Mains

CRUNCHY SKA - 1962
Indipendence time. Jamaica looks for its identity. And this can be achieved also through music. A few young talented jazz-educated musicians start mixing together calypso vocal lines on a rhythm 'n blues pattern. And to bring it all together that distinctive offbeat tempo that will be the trademark of the Jamaican sound for the decades to come.
Mission accomplished!

SWEET ROCKSTEADY - 1966
Summer of '66. Baking hot, no way to dance to ska. The rhythm slows down, the bass stops "walking" and starts pulsing, and the vocals sweat their SOUL out.
Sweet music for sour times.

HOT REGGAE - 1967
Streggae, Reggay, Reggae.

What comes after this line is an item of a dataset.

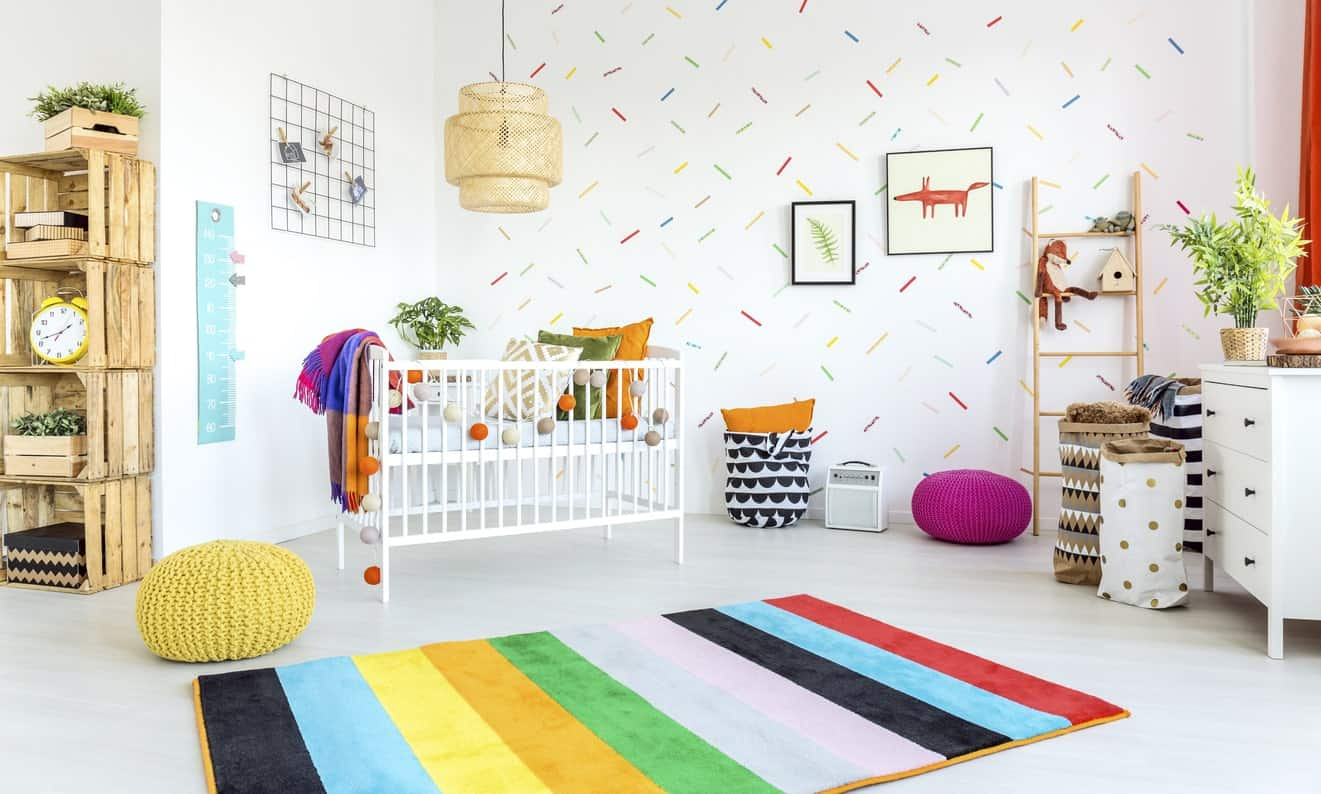 This nursery room features a colorful wall and rug along with cute decors.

Whatever you wanna call it it wasn't Bob Marley who invented it. Late sixties: the pace speeds up again, gets sticky and syncopated and the sound starts smelling of funk. This new music conquers the UK. First were the immigrants, then the sound systems, then the newly born skinheads and finally the charts. Climbing up and up again, sometimes until reaching the #1 spot, for the first and only time in history!





 
 
Sides

APPETIZING CALYPSO - 1950's
The roots of the roots. From Trinidad to the Jamaican shores, where it becomes Mento. Party music par excellance. Warm, teasing and funny. Some may think of palmtrees and holiday resorts with Harry Belafonte singing. Others of the rough sound and dirty lyrics of Lord Kitchener.
Which side are you?


FRESH JAMAICAN RnB - 1958
The wave from the "north". Jamaican radios get the airplay from the USA and RnB takes the island by storm. The first sound systems make their entrance on the scene and the first rivalries between dj's start to appear. Some adventurous producers start cooking it on their own, and that's where the story really begins...


SPICY DJ STYLE - 1968
Late sixties again. A turntable, an old instrumental rocksteady version playing and a dj toasting on it. Nothing more nothing less. But -believe it or not- modern dance music starts here.